* STUDY QUESTIONS:
1: In the e-health commentary, what does the writer say has historically been the true recipe for disaster in IT projects?
2: Translate this sentence from the e-health commentary into Spanish: "Actually I find Haikerwal's comments encouraging, not 'worrying', for several reasons."
3: Write what comes next in the e-health commentary, picking up after its final sentence.

* DOCUMENT PASSAGE:
·····

If this represents the true state of the relationship between the top-level Government agencies involved in E-Health, I doubt if Australia will be seeing personally controlled e-health records by the end of this decade. Perhaps it's time for the private sector software vendors to work together, because the top-down approach clearly isn't working.
Actually I find Haikerwal's comments encouraging, not 'worrying', for several reasons.
- He's acknowledging the problems and describing them and putting his neck out in doing so. He's not playing a game of denial.
- His comments in the linked article about going 'wide and thin' shows he understands that scope needs to be reigned in tightly to even be anywhere close to cost and time targets. Unfortunately there are plenty of ignorant people who will complain about the cost and time of such a 'thin' result, and to me that is more the problem.
Buckling to the pressure to unrealistically produce more (ie 'thicker' scope) at lower cost is historically the true recipe for disaster in IT projects; scope control being key, particularly on massive projects. Another is managerial unawareness and ignorance of IT project problems. These conclusions are borne out by IT research literature.

·····

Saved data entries

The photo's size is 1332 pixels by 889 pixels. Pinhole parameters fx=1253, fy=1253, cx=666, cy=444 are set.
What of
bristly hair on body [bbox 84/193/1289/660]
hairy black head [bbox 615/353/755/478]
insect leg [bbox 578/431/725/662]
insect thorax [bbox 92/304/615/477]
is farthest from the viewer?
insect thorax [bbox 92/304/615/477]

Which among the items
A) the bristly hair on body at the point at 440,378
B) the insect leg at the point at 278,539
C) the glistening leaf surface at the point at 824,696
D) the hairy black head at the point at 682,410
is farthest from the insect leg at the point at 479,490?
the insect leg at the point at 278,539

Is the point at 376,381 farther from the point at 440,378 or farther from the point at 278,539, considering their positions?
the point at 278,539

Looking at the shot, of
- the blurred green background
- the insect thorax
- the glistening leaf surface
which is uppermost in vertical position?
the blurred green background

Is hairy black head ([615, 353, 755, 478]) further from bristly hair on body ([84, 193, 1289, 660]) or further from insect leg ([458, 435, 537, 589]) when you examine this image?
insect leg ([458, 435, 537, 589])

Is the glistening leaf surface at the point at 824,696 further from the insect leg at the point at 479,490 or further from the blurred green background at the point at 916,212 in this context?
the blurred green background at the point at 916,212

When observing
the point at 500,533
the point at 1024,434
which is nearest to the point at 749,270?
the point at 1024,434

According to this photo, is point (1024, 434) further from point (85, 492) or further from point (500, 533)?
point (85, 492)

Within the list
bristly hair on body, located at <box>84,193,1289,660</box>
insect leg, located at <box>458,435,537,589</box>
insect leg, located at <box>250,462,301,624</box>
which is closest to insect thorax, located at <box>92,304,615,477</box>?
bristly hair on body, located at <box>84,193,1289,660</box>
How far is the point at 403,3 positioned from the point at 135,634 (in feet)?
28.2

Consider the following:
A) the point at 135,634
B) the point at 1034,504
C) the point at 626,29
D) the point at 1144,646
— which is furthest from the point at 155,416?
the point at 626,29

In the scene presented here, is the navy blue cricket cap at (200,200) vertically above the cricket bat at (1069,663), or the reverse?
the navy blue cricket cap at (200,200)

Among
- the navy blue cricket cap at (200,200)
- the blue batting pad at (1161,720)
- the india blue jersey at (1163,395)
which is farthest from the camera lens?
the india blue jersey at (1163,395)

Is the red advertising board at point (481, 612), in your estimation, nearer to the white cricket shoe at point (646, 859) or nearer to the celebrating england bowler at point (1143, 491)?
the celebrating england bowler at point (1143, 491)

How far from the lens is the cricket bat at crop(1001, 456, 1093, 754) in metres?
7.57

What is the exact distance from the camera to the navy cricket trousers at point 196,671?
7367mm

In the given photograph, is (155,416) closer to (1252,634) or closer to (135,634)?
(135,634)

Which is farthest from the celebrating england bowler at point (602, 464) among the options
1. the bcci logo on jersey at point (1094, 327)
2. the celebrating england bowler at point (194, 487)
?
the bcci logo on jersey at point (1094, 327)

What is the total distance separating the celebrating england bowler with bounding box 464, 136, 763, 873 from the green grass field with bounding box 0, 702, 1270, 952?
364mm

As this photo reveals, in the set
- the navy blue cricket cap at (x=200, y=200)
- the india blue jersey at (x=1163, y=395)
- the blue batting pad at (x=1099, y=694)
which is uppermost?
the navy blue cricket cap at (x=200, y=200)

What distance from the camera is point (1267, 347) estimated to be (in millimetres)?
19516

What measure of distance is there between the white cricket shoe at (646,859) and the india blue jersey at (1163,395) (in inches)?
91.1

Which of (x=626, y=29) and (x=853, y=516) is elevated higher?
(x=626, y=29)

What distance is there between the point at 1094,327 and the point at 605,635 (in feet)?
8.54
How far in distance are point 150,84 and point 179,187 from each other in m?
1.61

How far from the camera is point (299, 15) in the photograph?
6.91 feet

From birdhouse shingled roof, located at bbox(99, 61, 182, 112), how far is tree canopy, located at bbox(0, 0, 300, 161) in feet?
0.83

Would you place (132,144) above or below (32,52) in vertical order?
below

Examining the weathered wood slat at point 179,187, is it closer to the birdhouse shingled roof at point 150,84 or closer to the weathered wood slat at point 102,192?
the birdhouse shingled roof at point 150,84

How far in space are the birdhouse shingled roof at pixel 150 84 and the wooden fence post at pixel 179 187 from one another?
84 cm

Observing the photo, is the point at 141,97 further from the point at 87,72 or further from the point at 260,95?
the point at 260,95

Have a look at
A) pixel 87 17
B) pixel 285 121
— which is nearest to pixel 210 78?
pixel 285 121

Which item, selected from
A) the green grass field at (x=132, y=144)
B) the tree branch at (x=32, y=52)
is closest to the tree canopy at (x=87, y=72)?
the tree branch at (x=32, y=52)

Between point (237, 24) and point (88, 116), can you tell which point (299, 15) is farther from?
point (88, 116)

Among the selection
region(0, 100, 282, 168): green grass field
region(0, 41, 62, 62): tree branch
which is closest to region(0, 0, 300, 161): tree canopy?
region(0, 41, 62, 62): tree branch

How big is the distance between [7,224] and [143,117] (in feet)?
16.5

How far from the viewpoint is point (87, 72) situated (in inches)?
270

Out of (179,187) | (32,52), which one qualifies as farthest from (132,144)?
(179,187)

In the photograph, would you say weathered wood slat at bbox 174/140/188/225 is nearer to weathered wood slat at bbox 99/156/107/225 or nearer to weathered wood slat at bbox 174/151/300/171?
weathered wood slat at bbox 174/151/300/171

·····

* RESULTS FOR EACH TASK:
1: Buckling to the pressure to unrealistically produce more ("thicker" scope) at lower cost.

2: En realidad, los comentarios de Haikerwal me parecen alentadores, no "preocupantes", por varias razones.

3:
The constant barrage of demands I see here, to produce more results at lower cost, does not show understanding of these issues.
Jason,
Nice to hear from you.
"The constant barrage of demands I see here, to produce more results at lower cost, does not show understanding of these issues."
I have not been saying this - can you be specific as to who has for us?
On your broader point - Dr Haikerwal has been making these points internally for a good while - and seems to not be being taken any notice of. That is the worry.
To previous remarks in ICSGlobal - I had a few shares in them ages ago and lost all the money due in part to Medicare. It was outrageous behaviour on their part in my view!
David.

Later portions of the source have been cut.